I wasn’t a child who succeeded at many things, so didn’t have the chance to experience disappointment in the way other children did.
Now that I have my own children I see that. As much as we try to show that we’re not affected by disappointment I think it’s hard not to feel some form of disappointment from time to time. Being disappointed can leave us numb, as we try to come to terms with that loss.
I believe it’s not that what we’re trying to achieve at is not good enough, because if it’s something we want desperately we will always do and give of our best to achieve the right outcome, but what I believe, is that sometimes what we see as our best is still our best; but we’ve got to fit into a job as much as the job has to fit around us.

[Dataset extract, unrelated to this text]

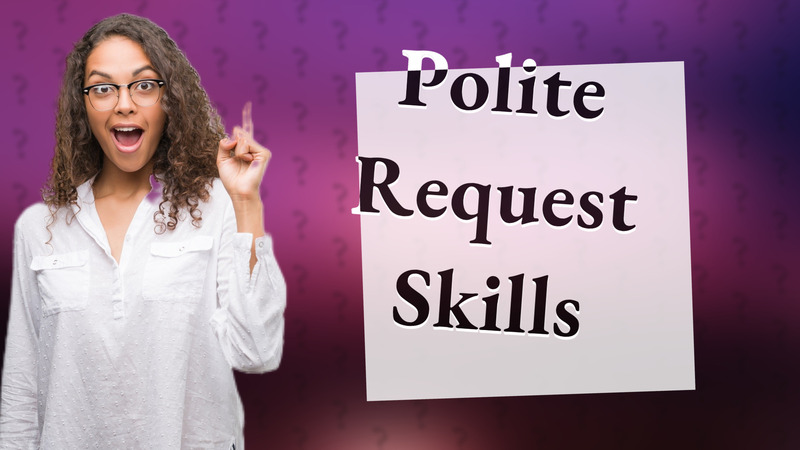 Polite Request Skills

That doesn’t mean we’ve failed; it means the job isn’t right for us. As individuals we tend to walk away with a less than satisfied outcome and a feeling that leaves us with a sense of dejection, as though what we’ve tried to achieve is not good enough. As the adult, we must always separate our thoughts to the final outcome.
We don’t fail as the individual, because as the individual we have achieved greatly. We still have the wisdom, even without the success. I see disappointment as an opportunity to start again.

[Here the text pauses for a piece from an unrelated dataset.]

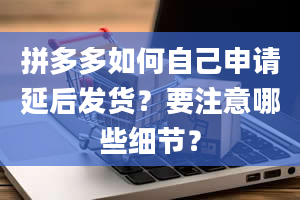 拼多多如何自己申请延后发货？要注意哪些细节？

Disappointment also as an opportunity to redress why someone else didn’t see my best as their choice; disappointment as an opportunity to have another go, whilst we work on bringing about a better outcome. Disappointment also gives us more opportunity for us to grow emotionally, mentally and spiritually and allows us to add to our already unique experiences.
Being disappointed and pulling through disappointment encourages other people to show the same fighting spirit.